Berlin igelt sich ein. Die ganze Stadt entzieht sich. Nicht, daß niemand mehr auf den Straßen zu sehen wäre. Das nun wieder nicht. Doch hasten die Leute, hinter ihre dicken Klamotten verschanzt, über die Trottoirs und Plätze, sitzen in U-Bahnen, mit Stöpseln in den Ohren und Büchern vor dem Gesicht, alle Kanäle belegt sozusagen, nicht zur Kommunikation bereit, so oder so. All die Weltoffenheit, die Bereitschaft zum Plausch, die frivole Lust am Meckern; alles dahin, herdentriebig geopfert auf dem Altar der inneren Einkehr der dämmrigen, kalten Zeit, die nur noch äußerst launisch ihre winterlichen Freudenspender entfaltet, die sie einst wenigstens schön und erhaben machten.

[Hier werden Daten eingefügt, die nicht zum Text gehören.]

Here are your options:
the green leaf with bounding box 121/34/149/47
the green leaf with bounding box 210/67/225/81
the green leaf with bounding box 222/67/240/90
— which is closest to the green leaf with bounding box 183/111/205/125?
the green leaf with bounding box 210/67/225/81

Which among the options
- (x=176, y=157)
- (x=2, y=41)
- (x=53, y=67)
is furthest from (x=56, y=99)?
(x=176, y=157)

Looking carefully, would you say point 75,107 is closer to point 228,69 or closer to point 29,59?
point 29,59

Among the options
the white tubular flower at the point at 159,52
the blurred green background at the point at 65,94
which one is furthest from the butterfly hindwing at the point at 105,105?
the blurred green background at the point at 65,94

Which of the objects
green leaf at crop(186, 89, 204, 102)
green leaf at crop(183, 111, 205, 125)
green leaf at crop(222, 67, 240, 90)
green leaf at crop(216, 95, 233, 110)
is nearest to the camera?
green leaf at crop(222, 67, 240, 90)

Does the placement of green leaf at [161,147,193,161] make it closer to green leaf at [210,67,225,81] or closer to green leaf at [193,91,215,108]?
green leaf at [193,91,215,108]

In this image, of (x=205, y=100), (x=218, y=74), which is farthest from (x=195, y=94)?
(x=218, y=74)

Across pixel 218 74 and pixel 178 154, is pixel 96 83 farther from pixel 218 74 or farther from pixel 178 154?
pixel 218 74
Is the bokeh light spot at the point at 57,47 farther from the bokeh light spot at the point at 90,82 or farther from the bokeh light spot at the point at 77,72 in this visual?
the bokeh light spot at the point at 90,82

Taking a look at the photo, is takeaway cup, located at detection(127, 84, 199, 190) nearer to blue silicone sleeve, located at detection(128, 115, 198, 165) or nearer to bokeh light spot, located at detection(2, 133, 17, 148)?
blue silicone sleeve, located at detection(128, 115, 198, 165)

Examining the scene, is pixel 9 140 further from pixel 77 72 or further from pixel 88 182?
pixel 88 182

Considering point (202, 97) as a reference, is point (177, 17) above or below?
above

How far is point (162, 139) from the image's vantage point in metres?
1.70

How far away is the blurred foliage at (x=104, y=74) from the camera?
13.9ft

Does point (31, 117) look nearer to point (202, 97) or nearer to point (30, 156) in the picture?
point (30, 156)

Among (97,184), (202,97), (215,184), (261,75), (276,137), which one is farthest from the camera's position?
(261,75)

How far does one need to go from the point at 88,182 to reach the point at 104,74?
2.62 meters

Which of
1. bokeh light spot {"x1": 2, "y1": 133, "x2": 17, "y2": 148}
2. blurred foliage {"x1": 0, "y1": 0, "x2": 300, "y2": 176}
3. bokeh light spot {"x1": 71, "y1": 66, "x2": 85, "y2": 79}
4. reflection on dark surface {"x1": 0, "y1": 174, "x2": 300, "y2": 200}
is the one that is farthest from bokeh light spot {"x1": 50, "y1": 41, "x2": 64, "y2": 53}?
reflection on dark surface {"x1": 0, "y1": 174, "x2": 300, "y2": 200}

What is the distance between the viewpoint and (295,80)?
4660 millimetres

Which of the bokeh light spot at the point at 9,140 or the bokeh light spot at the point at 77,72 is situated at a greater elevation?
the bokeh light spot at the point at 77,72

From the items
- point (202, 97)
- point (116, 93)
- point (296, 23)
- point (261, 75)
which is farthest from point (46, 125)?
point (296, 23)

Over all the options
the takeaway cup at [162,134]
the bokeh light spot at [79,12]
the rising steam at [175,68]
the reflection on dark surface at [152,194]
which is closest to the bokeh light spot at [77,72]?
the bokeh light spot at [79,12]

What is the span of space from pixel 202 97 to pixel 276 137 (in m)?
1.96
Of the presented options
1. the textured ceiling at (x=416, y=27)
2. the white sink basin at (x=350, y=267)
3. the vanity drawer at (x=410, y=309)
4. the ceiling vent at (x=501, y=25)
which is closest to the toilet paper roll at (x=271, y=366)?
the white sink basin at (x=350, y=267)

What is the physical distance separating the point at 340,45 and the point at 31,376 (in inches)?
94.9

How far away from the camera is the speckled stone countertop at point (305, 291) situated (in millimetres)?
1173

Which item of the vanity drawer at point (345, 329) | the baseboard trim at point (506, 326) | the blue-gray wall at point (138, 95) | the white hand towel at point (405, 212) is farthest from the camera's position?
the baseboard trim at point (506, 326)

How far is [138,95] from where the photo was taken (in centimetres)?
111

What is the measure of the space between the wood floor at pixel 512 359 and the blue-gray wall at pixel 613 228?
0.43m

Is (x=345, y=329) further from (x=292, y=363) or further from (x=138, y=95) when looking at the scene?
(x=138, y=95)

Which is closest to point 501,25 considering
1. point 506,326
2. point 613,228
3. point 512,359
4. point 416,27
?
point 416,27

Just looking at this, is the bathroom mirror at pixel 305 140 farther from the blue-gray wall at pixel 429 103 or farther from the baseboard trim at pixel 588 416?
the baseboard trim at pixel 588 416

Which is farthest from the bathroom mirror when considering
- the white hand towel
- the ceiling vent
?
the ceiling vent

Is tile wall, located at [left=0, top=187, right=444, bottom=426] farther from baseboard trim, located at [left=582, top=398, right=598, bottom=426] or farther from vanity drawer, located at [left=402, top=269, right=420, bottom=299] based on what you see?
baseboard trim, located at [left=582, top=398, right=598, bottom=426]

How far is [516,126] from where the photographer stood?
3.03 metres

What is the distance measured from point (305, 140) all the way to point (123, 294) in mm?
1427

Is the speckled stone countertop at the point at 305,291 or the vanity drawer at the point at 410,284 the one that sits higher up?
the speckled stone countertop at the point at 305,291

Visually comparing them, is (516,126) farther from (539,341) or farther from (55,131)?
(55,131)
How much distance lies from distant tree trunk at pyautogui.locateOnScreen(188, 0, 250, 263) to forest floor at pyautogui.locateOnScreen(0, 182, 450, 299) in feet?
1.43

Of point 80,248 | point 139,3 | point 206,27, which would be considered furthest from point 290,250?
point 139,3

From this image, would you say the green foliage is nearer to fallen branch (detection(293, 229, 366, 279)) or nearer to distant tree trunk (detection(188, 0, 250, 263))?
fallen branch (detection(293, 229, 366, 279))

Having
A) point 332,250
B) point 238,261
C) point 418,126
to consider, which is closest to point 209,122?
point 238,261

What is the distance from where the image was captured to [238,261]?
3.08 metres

Und ich, wohl ewig auf Krawall gebürstet, muß natürlich etwas entgegen setzen, dieser imitierten Hibernation den Lebenshauch herausfordern; was soll auch dieser Rückzug ins Innere, den niemand derart braucht, sind doch bei Frühlingsbeginn alle überfroh, daß die blauen Bande wieder flattern. Nur ich werde dann wieder zu erschöpft sein von meinen winterlichen Ambitionen, die halbe Menschheit und mich mit eiserner Hand zur Freude zu zwingen. Schon jetzt gerade, heillos in die eigene Rage verstrickt, möchte ich den Erstbesten anschreien: „Jetzt lebe, Wurm! Das nächste Frühjahr ist fern, und ferner noch wird es Jahr um Jahr sein, denn die einzige Sicherheit ist dein Ende.“
So klinge ich denn wie ein eitler Revoluzzer und muß mich selbst doch dauernd zwingen, jedem Tag ein neues Wunder abzuringen, her zu pressen. Mag manchmal nicht vor die Tür und weiß doch, daß es nur dort etwas gibt, das zu berichten lohnen könnte. Und nicht genug damit muß auch die Haltung obendrein noch stimmen; mit gesenktem Blick entblößt sich nix. Also gestreckt den gertenschlanken Leib, die Fontanelle hoch zum Lichte, Augen geradeaus und nicht gejammert. Sonst gibt es bald nur noch Geschwafel, dessen ich mich heimlich, heimlich manches Mal bezichtige. Ein halbes Jahr bin ich nun hier und bemerke schon Symptome der Veralltagung meines Daseins und Wirkens.